>> begin Text excerpt

Just months after the skeletal remains found beneath a Leicester car park were revealed to be those of Richard III, the team behind the excavation has made a new discovery in the city: a 1,700-year-old Roman cemetery. The site, believed to date back to AD 300, once existed just outside the walls of Roman Leicester and has revealed a variety of burial traditions, including a possible pagan burial. Some 13 sets of remains have been found at the site, along with hairpins, belt buckles and other personal items.
Hanging Gardens of…Nineveh?
The fabled Hanging Gardens of Babylon, long revered as one of the seven wonders of the ancient world, may not have actually existed in Babylon at all, according to a British academic. Stephanie Dalley of Oxford University, who has spent 18 years deciphering Babylonian and Assyrian cuneiform scripts and reinterpreting later Greek and Roman texts, believes that the gardens were actually constructed at Nineveh, in modern-day Iraq. To date, no evidence of the gardens has been found at Babylon (also in modern-day Iraq), but recent excavations near Nineveh have uncovered traces of aqueducts, which, Dalley believes, would have carried mountain water from streams 50 miles away to the hanging gardens.
Druid calls for fake bones at Stonehenge
Druid leader King Arthur Pendragon has issued an open letter to English Heritage, urging the organisation not to display real human remains at the new Stonehenge visitor centre, which opens at the end of the year. Pendragon, who claims that the c5,000-year-old cremated remains of more than 40 bodies found at Stonehenge five years ago are the remains of a “priest caste” or “royal line”, has called for fake bones to be displayed instead. A spokesperson from English Heritage, however, has said that the remains of three of the burials will be displayed at the visitor centre, stating that the “vast majority of museum visitors are comfortable with, and often expect to see, human remains”.

>> end Text excerpt
>> begin Recorded information

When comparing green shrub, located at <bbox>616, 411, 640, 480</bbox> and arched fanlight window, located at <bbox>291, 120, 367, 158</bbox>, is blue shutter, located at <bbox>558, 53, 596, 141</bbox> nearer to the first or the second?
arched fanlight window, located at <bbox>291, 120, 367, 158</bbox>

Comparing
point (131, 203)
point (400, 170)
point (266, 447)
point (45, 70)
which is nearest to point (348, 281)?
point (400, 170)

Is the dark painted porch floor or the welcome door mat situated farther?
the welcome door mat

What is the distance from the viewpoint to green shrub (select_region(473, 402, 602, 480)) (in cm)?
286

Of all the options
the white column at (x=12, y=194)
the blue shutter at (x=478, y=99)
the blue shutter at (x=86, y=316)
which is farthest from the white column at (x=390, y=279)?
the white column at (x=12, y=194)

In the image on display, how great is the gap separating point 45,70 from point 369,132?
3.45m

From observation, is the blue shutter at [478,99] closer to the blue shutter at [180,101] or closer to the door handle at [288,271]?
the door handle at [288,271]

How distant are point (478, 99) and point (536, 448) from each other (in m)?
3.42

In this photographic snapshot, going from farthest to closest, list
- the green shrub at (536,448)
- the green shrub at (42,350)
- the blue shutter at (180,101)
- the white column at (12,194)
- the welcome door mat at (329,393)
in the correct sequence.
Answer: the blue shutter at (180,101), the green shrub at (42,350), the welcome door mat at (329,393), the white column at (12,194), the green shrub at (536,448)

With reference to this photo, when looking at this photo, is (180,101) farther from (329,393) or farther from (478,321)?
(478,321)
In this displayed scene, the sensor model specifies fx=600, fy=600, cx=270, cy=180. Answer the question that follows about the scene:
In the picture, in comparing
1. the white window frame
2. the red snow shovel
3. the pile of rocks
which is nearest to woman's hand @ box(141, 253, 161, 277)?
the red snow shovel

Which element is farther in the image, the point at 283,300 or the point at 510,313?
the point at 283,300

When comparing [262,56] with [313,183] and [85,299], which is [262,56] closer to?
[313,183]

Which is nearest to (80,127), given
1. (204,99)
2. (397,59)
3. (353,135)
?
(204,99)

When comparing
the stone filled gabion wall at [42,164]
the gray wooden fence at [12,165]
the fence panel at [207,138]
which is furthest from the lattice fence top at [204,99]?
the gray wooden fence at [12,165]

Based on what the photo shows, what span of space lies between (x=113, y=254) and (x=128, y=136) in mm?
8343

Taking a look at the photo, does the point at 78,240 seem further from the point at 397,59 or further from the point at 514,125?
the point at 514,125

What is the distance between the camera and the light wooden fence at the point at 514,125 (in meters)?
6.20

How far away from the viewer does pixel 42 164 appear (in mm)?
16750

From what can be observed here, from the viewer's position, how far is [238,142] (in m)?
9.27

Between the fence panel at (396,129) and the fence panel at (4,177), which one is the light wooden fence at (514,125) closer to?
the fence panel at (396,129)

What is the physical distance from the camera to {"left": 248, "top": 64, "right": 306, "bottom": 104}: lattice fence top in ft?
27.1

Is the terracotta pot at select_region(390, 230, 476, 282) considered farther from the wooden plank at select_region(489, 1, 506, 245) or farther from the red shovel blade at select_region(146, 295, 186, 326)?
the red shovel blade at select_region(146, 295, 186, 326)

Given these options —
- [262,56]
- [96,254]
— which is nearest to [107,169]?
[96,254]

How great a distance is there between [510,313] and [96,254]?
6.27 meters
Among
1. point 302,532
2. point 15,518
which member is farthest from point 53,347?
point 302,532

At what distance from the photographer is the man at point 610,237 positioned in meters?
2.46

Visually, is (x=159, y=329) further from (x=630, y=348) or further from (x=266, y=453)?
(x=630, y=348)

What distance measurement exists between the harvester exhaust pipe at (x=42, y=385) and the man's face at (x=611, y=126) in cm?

>> end Recorded information

Task to complete>
According to the archaeology news text above, how many sets of remains have been found at the Roman cemetery in Leicester?

Reply to the task>
Some 13 sets of remains.